* **TRECHO CITADO**
--

Projeto que reduz o preço da passagem de ônibus em BH para R$ 4,50 é aprovado em 1º turno

A previsão é de que o projeto deve ser sancionado pelo Executivo e publicado em 1º de julho

Projeto que reduz o preço da passagem de ônibus em BH para R$ 4,50 é aprovado em 1º turno
Foto: Barbara Crepaldi / CMBH

O Plenário da Câmara Municipal de Belo Horizonte aprovou em 1º turno, em votação realizada, nesta terça-feira (13), o Projeto de Lei 538/2023 que prevê concessão de subsídio ao sistema de transporte público no valor de R$ 446 milhões e garante que o preço da passagem de ônibus no município passe de R$ 6,00 para R$4,50.

Agora, o texto volta às comissões temáticas, em 2º turno, para análise das emendas apresentadas ao Projeto de Lei inicial, entre as quais o substitutivo que prevê ampliação do subsídio para R$ 512,8 milhões. Proposta pelo presidente de Câmara, vereador Gabriel Azevedo (sem partido), após uma série de articulações com a Prefeitura de Belo Horizonte, a emenda pode viabilizar a redução do preço das passagens de R$ 6 para R$ 4,50, desfazendo aumento que desde o fim do mês de abril pesa no bolso dos usuários de ônibus em Belo Horizonte.

Gabriel Azevedo anunciou que as comissões farão reunião conjunta para acelerar a tramitação do PL, de forma que a votação definitiva, em reunião extraordinária do Plenário, ocorra no dia 28 de junho. Assim, o projeto deve ser sancionado pelo Executivo e publicado em 1º de julho, voltando a tarifa para R$4,50.

Outras emendas

O texto prevê, ainda, tarifa zero para vilas e favelas, passe livre para estudantes e pessoas em tratamento de saúde, além do auxílio transporte para famílias em situação de vulnerabilidade extrema e mulheres vítimas de violência. Há também contrapartidas a serem cumpridas pelas empresas de ônibus para o subsídio, como por exemplo o aumento do número de viagens e a renovação da frota.

Votação no Plenário

Em votação no 1º turno, o Projeto de Lei teve 38 votos favoráveis e 2 contrários. Fernanda Pereira Altoé (Novo) e Braulio Lara (Novo) foram os únicos vereadores que rejeitaram o projeto. Entre outros argumentos, os parlamentares apresentaram o entendimento de que o PL garante recursos vultosos às empresas de transporte sem que haja garantias efetivas da qualidade do serviço.

Já as vereadoras Cida Falabella (Psol) e Iza Lourença (Psol) destacaram que, se o projeto não é o ideal, ele é a alternativa disponível no momento para evitar que a população continue pagando R$ 6 pela passagem de ônibus, custo que dificulta a circulação pela cidade, direito de todo cidadão.

--

* **TAREFA A**
Transcreva, da notícia sobre a tarifa de ônibus em BH, o trecho que se inicia com as palavras "O texto prevê, ainda, tarifa" e termina em "renovação da frota.".
* **TAREFA B**
Com base na notícia sobre a tarifa de ônibus em BH, responda:
(i) Quantos votos favoráveis e quantos contrários o Projeto de Lei recebeu no 1º turno?
(ii) Qual valor de subsídio o substitutivo prevê?
(iii) Em que dia deve ocorrer a votação definitiva no Plenário?

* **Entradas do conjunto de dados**
--

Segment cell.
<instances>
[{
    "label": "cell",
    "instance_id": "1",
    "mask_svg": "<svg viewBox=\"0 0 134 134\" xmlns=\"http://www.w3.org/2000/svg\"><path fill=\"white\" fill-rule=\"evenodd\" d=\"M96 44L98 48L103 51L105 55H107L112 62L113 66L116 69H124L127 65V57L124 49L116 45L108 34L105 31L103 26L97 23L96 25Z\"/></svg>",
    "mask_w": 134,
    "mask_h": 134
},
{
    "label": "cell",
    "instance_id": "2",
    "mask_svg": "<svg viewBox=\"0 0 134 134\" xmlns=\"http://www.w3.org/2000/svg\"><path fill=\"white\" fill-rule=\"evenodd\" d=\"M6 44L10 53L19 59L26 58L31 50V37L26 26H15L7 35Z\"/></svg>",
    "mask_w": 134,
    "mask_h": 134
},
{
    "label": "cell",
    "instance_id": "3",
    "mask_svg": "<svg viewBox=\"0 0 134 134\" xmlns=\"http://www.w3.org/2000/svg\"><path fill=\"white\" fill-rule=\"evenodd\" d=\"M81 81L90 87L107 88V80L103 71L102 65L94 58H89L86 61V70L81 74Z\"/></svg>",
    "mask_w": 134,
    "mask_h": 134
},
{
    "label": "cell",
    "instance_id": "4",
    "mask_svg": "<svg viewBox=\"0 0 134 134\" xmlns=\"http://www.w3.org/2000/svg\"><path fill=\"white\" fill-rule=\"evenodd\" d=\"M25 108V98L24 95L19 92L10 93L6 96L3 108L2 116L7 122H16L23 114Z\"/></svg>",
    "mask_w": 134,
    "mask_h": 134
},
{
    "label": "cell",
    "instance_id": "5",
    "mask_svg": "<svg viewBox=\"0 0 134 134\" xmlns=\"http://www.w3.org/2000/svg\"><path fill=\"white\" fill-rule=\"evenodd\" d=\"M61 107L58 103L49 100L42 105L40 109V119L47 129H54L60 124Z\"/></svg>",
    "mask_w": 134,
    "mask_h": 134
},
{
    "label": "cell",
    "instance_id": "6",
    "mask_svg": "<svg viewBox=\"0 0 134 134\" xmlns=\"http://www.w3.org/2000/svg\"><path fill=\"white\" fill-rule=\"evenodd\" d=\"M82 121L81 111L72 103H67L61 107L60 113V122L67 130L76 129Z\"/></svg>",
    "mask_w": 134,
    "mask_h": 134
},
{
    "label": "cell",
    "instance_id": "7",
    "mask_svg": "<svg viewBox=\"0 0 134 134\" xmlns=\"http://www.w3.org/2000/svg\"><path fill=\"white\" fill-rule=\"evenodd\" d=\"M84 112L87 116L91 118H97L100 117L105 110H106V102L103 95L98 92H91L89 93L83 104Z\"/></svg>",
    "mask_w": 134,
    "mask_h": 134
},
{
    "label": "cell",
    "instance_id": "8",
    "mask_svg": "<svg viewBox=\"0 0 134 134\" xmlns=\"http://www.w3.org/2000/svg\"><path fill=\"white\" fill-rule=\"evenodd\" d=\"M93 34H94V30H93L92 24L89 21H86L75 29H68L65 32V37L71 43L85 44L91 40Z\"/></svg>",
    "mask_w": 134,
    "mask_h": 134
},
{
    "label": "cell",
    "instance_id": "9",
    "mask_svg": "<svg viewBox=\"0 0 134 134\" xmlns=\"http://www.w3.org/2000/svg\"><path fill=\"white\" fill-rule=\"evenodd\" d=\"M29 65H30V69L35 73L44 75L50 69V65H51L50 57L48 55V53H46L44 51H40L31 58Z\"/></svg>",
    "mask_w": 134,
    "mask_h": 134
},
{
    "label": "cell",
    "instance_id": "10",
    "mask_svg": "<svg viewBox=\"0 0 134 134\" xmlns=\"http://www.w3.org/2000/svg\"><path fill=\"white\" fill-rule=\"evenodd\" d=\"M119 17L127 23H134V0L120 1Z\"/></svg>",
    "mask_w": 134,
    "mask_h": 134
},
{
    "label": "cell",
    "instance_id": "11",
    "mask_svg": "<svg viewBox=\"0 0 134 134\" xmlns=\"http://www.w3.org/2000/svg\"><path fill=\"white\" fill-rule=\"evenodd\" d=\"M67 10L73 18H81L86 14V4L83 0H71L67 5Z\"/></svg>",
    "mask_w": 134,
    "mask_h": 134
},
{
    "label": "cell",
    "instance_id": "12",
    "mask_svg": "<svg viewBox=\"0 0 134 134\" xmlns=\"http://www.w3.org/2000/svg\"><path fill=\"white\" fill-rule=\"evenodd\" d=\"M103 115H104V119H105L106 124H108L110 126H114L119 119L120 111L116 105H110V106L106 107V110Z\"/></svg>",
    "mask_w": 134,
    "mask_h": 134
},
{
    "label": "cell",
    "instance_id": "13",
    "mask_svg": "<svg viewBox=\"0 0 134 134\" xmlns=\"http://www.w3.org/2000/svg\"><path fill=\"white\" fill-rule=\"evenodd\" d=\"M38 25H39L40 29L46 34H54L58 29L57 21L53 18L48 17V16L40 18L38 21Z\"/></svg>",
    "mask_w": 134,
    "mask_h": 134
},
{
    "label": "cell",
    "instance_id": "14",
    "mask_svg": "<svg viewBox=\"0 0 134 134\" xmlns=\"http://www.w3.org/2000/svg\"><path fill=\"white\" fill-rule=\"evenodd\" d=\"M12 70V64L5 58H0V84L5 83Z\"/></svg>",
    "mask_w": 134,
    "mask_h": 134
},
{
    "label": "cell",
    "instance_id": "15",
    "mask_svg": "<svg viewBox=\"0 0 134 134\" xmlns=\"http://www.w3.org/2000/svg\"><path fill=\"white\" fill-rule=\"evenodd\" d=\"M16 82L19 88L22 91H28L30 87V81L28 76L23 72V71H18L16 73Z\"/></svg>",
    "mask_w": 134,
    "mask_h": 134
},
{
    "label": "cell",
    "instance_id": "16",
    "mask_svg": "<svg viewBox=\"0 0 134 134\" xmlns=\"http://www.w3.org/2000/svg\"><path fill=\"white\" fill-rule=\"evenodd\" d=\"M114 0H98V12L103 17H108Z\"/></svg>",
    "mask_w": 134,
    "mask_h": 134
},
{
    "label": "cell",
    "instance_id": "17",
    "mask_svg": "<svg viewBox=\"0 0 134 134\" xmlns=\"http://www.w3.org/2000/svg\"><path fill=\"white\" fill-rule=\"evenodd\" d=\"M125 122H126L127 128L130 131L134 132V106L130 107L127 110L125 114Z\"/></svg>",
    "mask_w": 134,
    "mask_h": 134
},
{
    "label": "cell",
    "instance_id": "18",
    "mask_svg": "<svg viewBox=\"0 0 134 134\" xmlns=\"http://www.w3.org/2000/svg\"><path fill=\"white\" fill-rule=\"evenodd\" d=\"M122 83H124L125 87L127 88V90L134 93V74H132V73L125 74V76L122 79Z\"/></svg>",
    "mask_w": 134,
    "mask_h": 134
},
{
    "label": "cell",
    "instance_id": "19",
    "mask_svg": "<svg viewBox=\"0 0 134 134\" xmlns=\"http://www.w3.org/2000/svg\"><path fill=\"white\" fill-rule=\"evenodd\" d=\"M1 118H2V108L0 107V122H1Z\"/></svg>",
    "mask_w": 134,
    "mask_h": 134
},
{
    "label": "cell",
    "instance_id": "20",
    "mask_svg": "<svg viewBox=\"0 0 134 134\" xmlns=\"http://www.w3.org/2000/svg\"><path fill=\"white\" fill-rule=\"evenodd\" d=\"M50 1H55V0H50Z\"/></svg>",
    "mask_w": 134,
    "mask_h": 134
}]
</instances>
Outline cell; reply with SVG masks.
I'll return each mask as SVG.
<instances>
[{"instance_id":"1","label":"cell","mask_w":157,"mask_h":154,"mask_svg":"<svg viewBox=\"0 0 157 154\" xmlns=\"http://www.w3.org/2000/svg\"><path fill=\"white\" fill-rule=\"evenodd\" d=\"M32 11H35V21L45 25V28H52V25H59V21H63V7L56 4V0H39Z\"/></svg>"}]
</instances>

--

* **RESPOSTA A**
O texto prevê, ainda, tarifa zero para vilas e favelas, passe livre para estudantes e pessoas em tratamento de saúde, além do auxílio transporte para famílias em situação de vulnerabilidade extrema e mulheres vítimas de violência. Há também contrapartidas a serem cumpridas pelas empresas de ônibus para o subsídio, como por exemplo o aumento do número de viagens e a renovação da frota.

* **RESPOSTA B**
(i) 38 votos favoráveis e 2 contrários.
(ii) R$ 512,8 milhões.
(iii) Em 28 de junho.